I'm trying to analyse RNAseq data using the DESeq package, however i am unsure on what the right design would be for my experimental setup. I have three different treatments, where i am always comparing the effect of the treatment on either KO or WT. I have separated these into three different dataframes and am running the DESeq analysis on them separately.
Here is an example code of what I am using for all three comparisons. Since in all three cases I essentially want to compare the same thing, I am using the same setup for all three. Based on what I understood from reading different vignettes and guides, using just genotype in the design should be enough. I am also setting the WT as baseline using relevel.

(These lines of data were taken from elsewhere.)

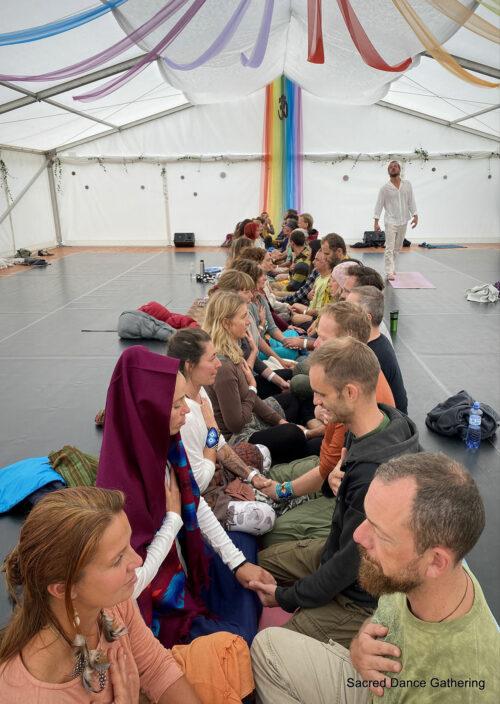 sacred dance gathering 2021 79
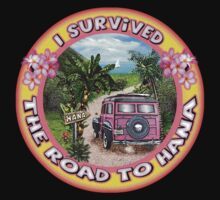 I survived the Road to Hana by aura2000
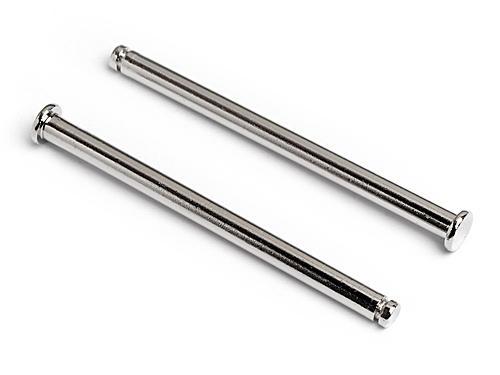 Flange Shaft 3X45mm (Silver) Nitro Rs4 3 Drift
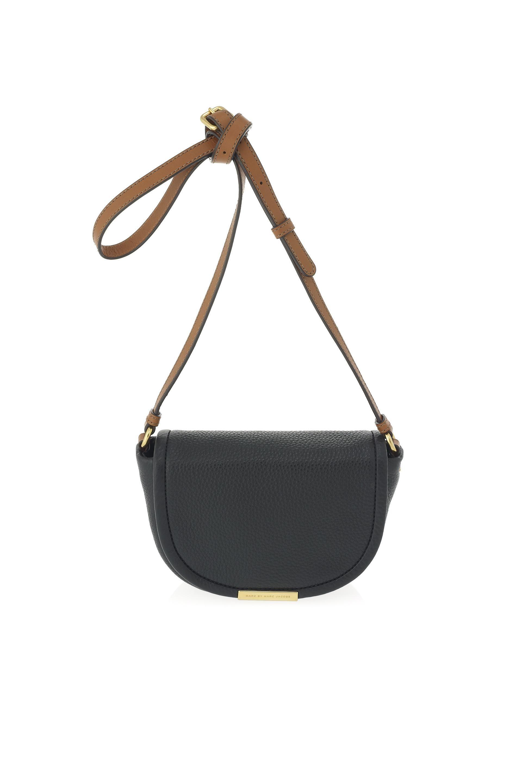 9779e3586869 Marc Jacobs Crossbody bag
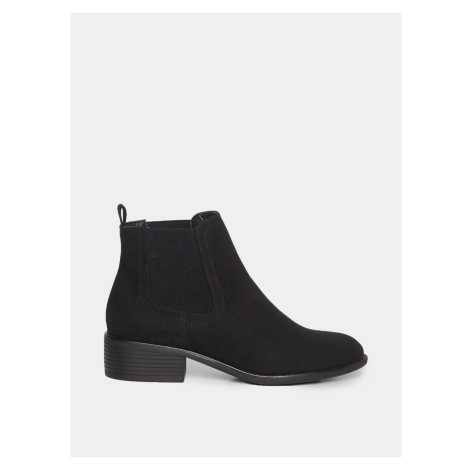 Botki damskie Dorothy Perkins Ankle boots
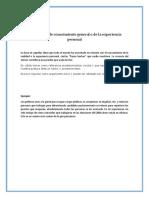 Argumentos de conocimiento general o de la experiencia personal.docx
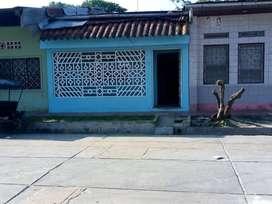 Amplia casa en venta lista para habitar , en la mejor zona de Punchana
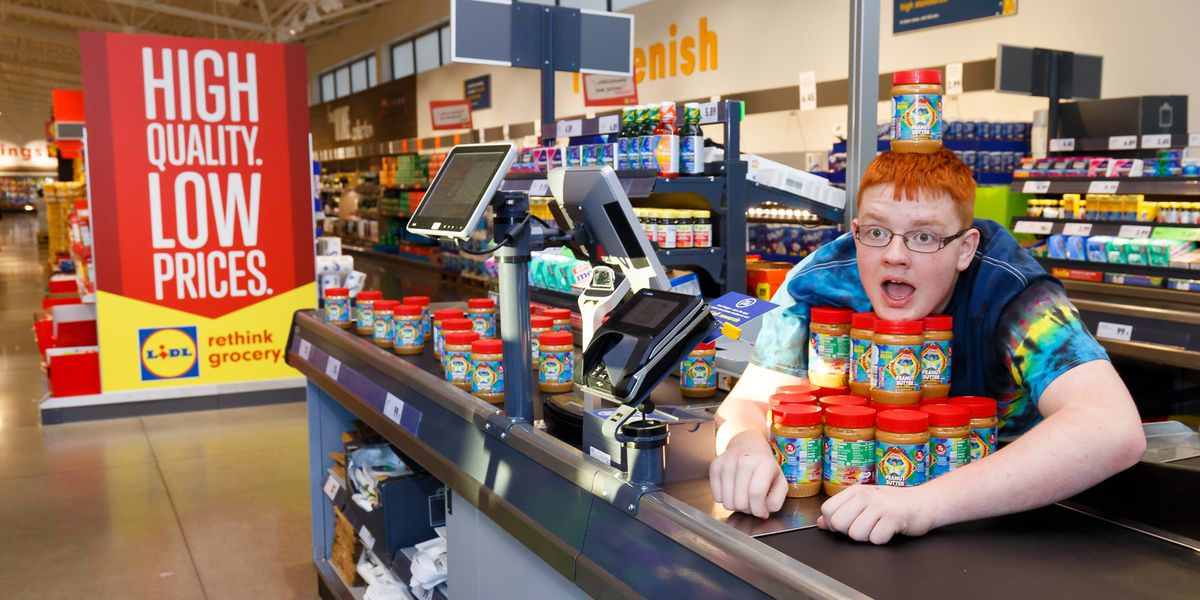 Lidl sells special peanut butter in support of Autism Awareness Month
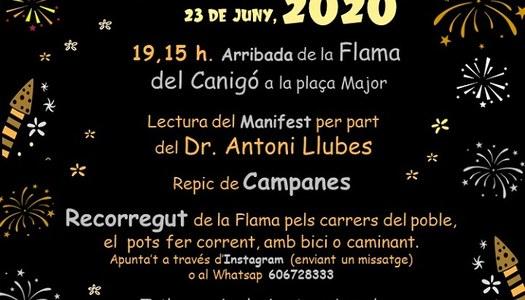 Celebració Festa de Sant Joan 2020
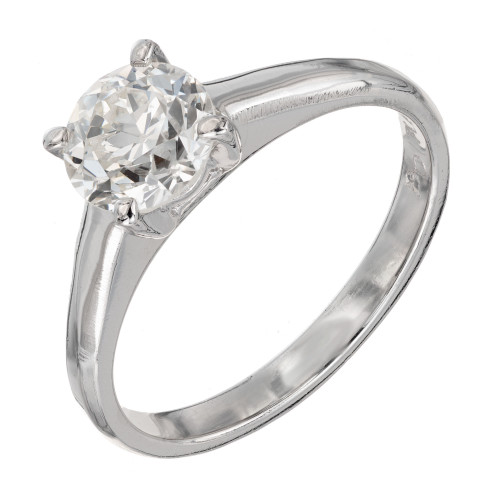 GIA Certified .99 Carat Diamond Platinum Solitaire  Engagement Ring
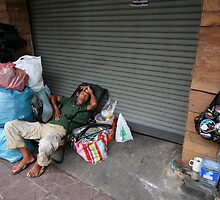 poverty line by Colinizing  Photography with Colin Boyd Shafer
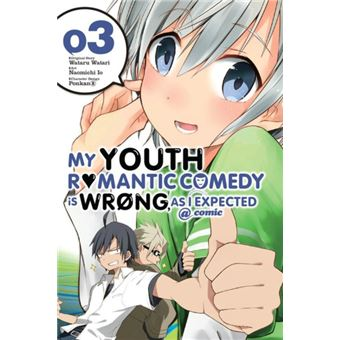 My Youth Romantic Comedy is Wrong, As I Expected @ comic - Volume 3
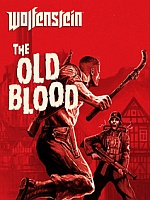 Alle Infos zu Wolfenstein: The Old Blood (PC,PlayStation4,XboxOne)
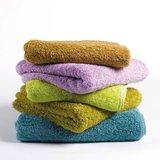 Abyss & Habidecor  Handdoek Blauw - 302 Super Pile Serie_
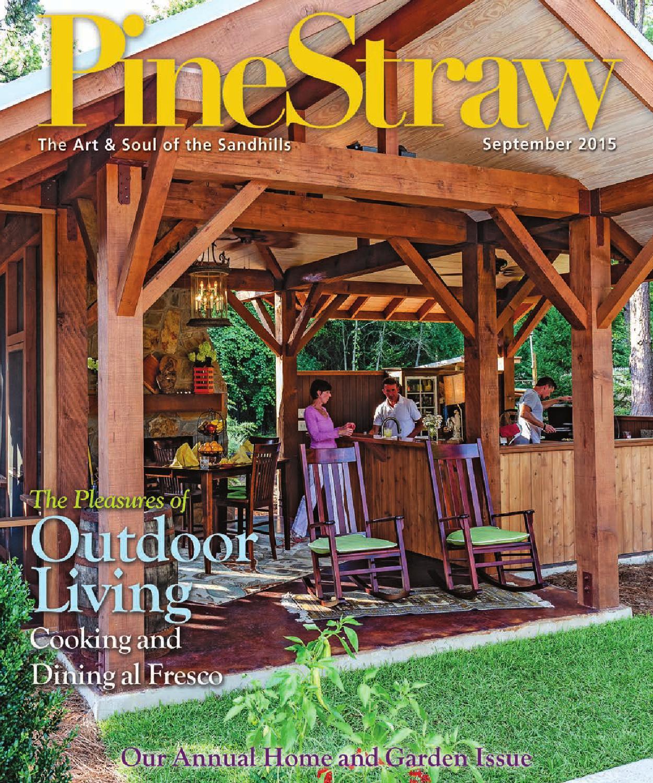 September PineStraw 2015 by PineStraw Magazine - issuu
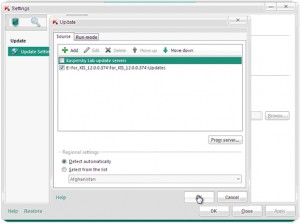 Kaspersky 2012 Database Updater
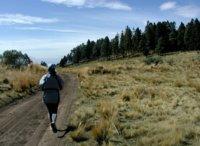 En ésta época del año, animate a correr en cuestas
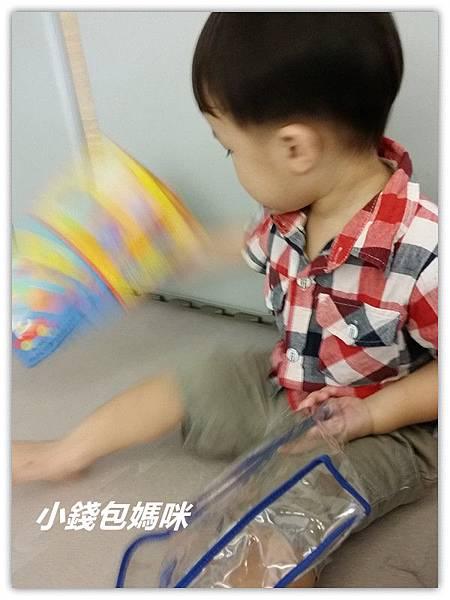 2015-09-08 14.12.16_副本.jpg
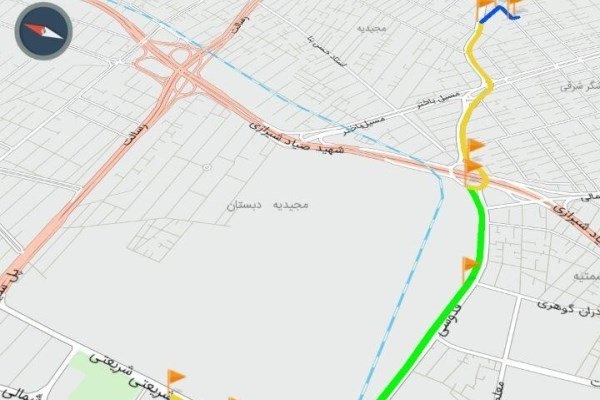 آگاهی از وضعیت ترافیک تهران با اپلیکیشن نقشه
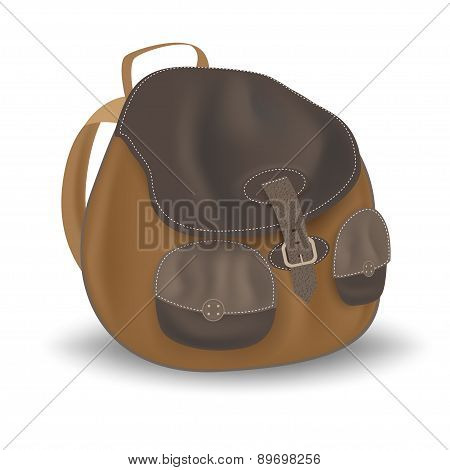 backpack on white background. Vector illustration with mesh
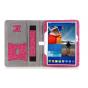 Фирменный чехол для Samsung Galaxy Tab 3 10.1 P5200/P5210/P5220 леопардовый красный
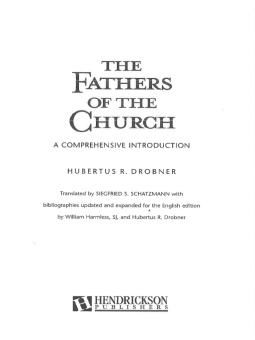 Fathers of the Church: A Comprehensive introduction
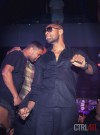 Tyrese, Ginuwine and Tank at REIGN Nightclub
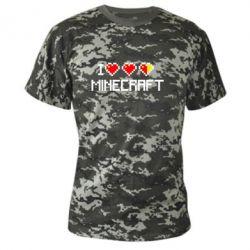 Камуфляжная футболка Я люблю Minecraft - FatLine
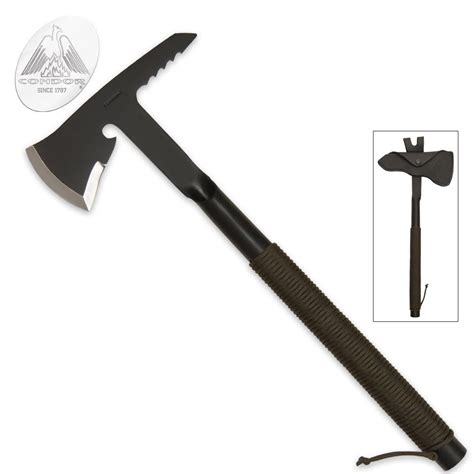 rescue tomahawk condor tactical rescue tomahawk with sheath kennesaw cutlery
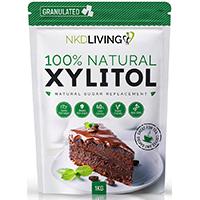 Xylitol alternative au sucre blanc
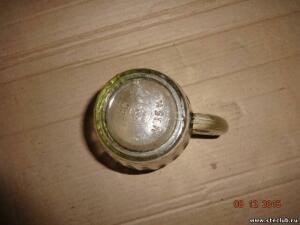 Пивная кружка - 1935039.jpg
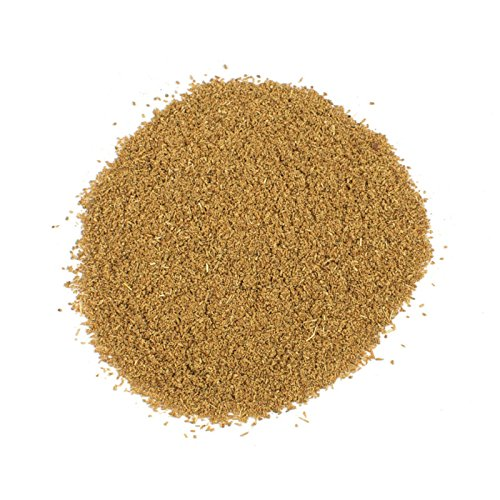 Ground Ajowan Seed, 50 LB Bag by Woodland Ingredients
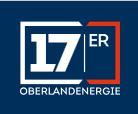 17er Oberlandenergie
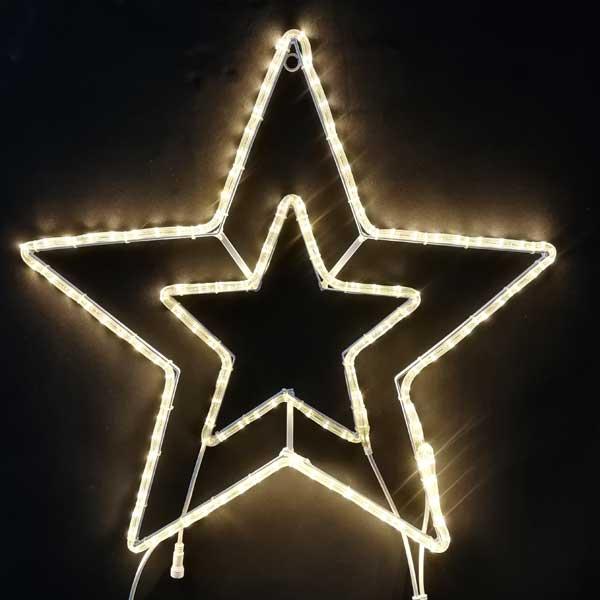 LEDイルミネーション/2Dスターモチーフ/LED スター70 電球色/イルミネーション/クリスマス/チューブライト/コロナ産業/RCP/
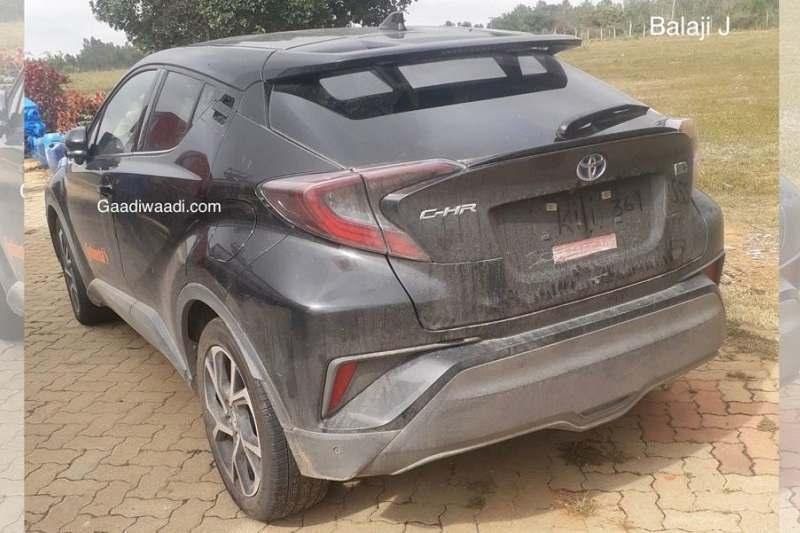 Toyota C-HR Spied India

dds <- DESeqDataSetFromMatrix(countData=subset_neutral,
colData=metadata_neutral,
design= ~genotype, tidy = FALSE)
dds$genotype<- relevel(dds$genotype, "WT")
dds <- DESeq(dds)
results_neutral<-results(dds_neutral)
Now the issue I have. This code seems to work perfectly well for my first subset of the original dataset. In the results file all values are calculated correctly and I get nice visualization of the differentially expressed genes in the volcanoplot. However, when I do this same analysis on my other treatments something seems to go wrong. I have very little differentially expressed genes. The dataframes I get back have a lot of genes for which no pvalue/adjusted pvalue has been calculated. Now this is the case still after I have removed all the genes with low read counts from my analysis.
The low number of DEGs could of course be actual biology, but to be honest based on the treatment and genotype, as well as a lot of other data we have, that is the last thing I expect. I just want to make sure that I am not doing anything wrong with the analysis itself.